- Source extract -
------------------------------

[R-C] Simplifying the TCP throughput algorithm

[Fred Baker]

Personally, I tend to think in terms of the upper bound on goodput, which is

             cwnd * pmtu
     rate = -------------
                 rtt

Yes, actual goodput measured over the life of the session is a little less as described in the equation. In samples I have taken, my observation is that there might be hundreds to thousands of RTTs, and we drop a single digit number of packets - on the order of 1% of the RTTs have an actual throughput rate that differs from the upper bound. To my small mind, the impact of competing with a variable amount of competitive traffic has a much larger effect on goodput than loss.

YMMV

On Mar 29, 2012, at 1:04 PM, Harald Alvestrand wrote:

> I did some extremely rough numerical experiments with the TCP throughput algorithm.

------------------------------

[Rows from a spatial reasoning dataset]
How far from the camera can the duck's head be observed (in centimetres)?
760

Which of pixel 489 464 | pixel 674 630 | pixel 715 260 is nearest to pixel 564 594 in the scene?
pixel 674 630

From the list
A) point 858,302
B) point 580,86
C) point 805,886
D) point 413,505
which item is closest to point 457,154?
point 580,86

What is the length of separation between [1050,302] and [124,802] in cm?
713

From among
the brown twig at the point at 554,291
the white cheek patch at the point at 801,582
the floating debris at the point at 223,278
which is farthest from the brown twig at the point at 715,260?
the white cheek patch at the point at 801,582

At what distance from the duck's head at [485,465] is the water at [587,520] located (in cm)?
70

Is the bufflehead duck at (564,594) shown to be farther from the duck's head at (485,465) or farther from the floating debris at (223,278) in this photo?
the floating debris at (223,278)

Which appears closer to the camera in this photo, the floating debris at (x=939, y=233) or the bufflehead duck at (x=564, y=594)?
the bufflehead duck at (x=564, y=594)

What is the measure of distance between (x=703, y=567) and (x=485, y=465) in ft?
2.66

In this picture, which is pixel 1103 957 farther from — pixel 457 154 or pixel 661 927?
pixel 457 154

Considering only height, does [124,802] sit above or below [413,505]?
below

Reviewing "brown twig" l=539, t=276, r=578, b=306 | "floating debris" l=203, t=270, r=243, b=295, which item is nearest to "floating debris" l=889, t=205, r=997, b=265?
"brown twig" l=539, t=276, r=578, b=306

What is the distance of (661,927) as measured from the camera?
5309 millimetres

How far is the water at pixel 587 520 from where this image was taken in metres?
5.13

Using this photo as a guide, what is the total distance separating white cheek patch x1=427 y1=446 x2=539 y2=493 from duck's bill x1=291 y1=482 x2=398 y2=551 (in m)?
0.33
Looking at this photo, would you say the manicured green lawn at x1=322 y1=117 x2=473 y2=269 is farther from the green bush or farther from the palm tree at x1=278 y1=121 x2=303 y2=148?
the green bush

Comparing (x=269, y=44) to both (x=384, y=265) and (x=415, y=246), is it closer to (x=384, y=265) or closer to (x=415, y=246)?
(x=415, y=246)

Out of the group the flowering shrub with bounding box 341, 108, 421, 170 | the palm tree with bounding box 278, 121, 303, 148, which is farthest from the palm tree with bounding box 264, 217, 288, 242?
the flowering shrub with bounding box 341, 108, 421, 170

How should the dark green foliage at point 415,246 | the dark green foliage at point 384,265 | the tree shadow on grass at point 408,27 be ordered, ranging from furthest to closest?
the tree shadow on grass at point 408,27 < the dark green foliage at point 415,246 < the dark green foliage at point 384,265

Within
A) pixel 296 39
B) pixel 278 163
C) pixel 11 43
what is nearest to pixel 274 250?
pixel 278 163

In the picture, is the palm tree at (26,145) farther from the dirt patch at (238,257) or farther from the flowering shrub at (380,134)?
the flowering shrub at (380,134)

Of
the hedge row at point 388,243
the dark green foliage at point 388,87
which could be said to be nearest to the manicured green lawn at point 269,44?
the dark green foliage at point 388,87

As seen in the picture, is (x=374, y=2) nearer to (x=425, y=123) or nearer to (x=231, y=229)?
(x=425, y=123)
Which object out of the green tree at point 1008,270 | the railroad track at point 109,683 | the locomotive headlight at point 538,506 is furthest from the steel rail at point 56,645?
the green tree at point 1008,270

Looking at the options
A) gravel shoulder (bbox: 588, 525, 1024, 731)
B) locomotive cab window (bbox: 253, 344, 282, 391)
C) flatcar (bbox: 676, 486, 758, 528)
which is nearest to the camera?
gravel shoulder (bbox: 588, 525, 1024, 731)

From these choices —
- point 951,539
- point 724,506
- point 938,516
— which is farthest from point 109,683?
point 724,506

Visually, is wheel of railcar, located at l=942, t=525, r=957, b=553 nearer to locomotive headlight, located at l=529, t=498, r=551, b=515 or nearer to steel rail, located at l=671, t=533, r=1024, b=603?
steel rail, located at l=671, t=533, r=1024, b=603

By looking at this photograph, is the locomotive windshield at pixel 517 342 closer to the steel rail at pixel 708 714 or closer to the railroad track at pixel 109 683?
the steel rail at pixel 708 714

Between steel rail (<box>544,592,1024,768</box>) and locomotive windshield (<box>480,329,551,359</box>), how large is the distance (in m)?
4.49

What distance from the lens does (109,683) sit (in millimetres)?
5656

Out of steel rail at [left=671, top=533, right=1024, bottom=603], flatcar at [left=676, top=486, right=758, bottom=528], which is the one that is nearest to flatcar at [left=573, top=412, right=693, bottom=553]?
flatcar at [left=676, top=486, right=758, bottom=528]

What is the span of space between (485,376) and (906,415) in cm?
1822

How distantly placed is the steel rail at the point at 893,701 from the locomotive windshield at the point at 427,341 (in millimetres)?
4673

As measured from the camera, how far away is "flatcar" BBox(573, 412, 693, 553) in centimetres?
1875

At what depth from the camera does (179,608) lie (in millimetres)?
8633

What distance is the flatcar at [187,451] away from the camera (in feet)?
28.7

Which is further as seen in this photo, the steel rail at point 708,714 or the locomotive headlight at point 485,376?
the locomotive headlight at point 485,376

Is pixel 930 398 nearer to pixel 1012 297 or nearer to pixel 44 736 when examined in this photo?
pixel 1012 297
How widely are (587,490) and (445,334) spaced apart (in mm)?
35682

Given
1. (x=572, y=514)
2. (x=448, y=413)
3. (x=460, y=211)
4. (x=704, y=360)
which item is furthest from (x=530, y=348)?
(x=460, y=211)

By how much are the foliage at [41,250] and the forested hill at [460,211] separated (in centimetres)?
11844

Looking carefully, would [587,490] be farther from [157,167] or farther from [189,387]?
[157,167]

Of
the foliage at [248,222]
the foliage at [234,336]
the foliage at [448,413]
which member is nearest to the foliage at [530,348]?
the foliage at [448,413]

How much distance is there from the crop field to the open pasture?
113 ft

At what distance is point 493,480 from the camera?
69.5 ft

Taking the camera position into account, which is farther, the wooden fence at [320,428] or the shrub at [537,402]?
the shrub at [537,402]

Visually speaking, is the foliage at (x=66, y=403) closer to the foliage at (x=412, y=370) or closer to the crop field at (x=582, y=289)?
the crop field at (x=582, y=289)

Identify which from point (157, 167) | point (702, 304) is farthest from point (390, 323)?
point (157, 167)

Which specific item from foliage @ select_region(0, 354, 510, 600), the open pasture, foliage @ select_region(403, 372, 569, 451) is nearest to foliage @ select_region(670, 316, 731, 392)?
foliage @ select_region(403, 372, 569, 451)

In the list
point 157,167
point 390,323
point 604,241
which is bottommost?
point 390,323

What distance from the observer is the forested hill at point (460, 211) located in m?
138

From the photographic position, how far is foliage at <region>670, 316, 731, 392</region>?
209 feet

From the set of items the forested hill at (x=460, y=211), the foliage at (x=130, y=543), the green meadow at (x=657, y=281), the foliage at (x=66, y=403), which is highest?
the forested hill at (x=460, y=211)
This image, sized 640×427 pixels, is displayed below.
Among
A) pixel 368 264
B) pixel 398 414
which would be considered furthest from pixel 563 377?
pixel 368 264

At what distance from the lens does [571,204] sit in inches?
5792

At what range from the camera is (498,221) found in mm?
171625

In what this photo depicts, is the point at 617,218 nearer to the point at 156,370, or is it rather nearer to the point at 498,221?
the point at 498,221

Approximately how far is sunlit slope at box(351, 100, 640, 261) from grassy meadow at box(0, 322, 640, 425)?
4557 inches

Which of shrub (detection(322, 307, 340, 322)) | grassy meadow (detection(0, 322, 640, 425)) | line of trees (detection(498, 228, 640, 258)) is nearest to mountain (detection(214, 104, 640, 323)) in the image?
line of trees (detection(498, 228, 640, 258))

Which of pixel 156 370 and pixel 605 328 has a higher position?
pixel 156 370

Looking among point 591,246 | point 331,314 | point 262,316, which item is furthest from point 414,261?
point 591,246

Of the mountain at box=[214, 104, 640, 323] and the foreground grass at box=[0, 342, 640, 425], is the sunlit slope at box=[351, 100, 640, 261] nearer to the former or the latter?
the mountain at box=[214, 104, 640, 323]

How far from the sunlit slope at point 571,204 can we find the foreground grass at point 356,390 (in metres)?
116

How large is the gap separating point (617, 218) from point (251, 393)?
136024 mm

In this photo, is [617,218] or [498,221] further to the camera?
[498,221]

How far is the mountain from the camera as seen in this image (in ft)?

------------------------------

Answer these questions about the TCP throughput thread:
(a) In the upper-bound formula for goodput, which two quantities are multiplied together and then divided by rtt?
(b) About what share of the RTTs had an actual throughput rate that differed from the upper bound?
(c) Who wrote that they had done rough numerical experiments with the TCP throughput algorithm, and on what date?

- Exercise answer -
(a) cwnd and pmtu
(b) On the order of 1%
(c) Harald Alvestrand, on Mar 29, 2012